Founded in 2011, Humanyze is a world leader in understanding team dynamics and work patterns. With over 10 years of research into organization network analysis and behavioural science, conducted by leaders in the world of social physics and graduates of the MIT Media Lab, they help companies understand how work gets done. In 2017 they invented biometric badges that tracked employees around the office. Since this invention, they’ve gone on to further expand the possibilities of the work landscape.

What is the concept behind Humanyze and what benefits can this new technology bring? 

My co-founders and I started this company during our time at the MIT Media Lab. We now have over 10 years of understanding team dynamics and work patterns. At the core, we help companies understand how work gets done. We believe that companies can drive team productivity and engagement, all while enhancing the employee experience. In the new world of work, new technologies are the key to attracting the best talent. Adapting to these changes could increase the success of businesses.

How are innovations like Humanyze changing the way we work? 

Our mission has been to change the future of work. We want to help companies to be intentional in the way they make decisions. Until now, companies typically followed trends or hunches. Now, companies have actual data that can drive and show the impact of those decisions. With the future of work being uncertain due to technological advances, and the job landscape constantly changing, using data can heavily benefit organisations. Global trends have shown us that work-life balance, mental health, and flexible working are all important for employees today. With analytics and data at the forefront of this, businesses can capitalize on all the needs and desires of their workforces, all at once.

What are the main challenges behind embedding new technologies into a company?

The main challenge in implementing any new technology is being able to accurately show that the value is worth the disruption to your employees’ habits or schedules. Any time there is going to be a change, people want to understand how it’s going to benefit them. Employers can overcome this obstacle by being transparent, and constantly communicating with their workforces, so that when these changes do come, their employees are ready for it. No matter how much technology advances, people will always remain at the centre of business. Therefore, companies need to ensure that their workforces are ready for these changes.

Can new technologies negatively impact face-to-face communication? 

It’s important for us to always improve the way people communicate with each other. Research shows that by analysing work patterns, employees can find more organic ways to communicate with each other.  These new tools can only encourage workforces to increase their communication and collaboration skills. Communication depends on the workforce – if they’re working in a positive and engaging place, their communication levels, regardless of how much technology they use, will be much higher.

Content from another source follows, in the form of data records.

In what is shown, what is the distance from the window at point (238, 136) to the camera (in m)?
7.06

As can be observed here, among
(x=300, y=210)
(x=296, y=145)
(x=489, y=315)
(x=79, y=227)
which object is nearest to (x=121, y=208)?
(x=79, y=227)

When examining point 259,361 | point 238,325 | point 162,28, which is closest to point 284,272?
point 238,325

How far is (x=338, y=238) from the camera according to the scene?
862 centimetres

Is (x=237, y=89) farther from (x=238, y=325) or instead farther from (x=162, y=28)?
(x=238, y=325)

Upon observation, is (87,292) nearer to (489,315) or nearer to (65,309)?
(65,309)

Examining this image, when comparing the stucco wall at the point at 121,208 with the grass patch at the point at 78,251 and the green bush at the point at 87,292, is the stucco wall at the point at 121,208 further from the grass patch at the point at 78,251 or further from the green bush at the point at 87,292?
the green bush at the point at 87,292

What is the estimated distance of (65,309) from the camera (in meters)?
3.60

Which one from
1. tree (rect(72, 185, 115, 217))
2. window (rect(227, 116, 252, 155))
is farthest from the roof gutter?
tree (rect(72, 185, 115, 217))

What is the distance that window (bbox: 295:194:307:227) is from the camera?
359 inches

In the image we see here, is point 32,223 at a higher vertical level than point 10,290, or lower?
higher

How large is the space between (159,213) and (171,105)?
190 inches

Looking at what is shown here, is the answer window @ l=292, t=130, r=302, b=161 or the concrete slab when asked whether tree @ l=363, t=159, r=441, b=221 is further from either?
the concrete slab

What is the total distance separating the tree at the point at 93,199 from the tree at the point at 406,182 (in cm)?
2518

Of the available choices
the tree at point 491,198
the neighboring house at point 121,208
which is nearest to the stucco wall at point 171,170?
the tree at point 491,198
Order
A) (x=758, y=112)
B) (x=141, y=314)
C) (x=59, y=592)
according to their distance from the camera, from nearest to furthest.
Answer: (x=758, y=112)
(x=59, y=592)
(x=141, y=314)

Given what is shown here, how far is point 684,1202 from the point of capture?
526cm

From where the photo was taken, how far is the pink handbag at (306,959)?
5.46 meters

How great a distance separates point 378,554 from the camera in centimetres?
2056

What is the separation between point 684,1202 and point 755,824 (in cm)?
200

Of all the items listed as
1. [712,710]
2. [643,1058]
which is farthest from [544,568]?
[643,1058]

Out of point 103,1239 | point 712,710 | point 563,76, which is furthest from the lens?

What other technology trends are there to look out for in the next 5-10 years?

The increasing use of sensors is very interesting, not just because of their ability to help us understand the world, but also because they can be influenced. Today, all of this is intentional – you can change temperature and lighting based on personal preferences. However, it is more interesting to think of when it can become unintentional. For example, if I want to be healthier, can the environment change support that? Can the environment have the lights dimmed where your snacks are, so you are not so tempted? Or, if you need to focus at work, can lights adjust to support that? Technology that fits into how people live or what they are already working on, rather than technology focusing on radically shifting behaviour, is very interesting.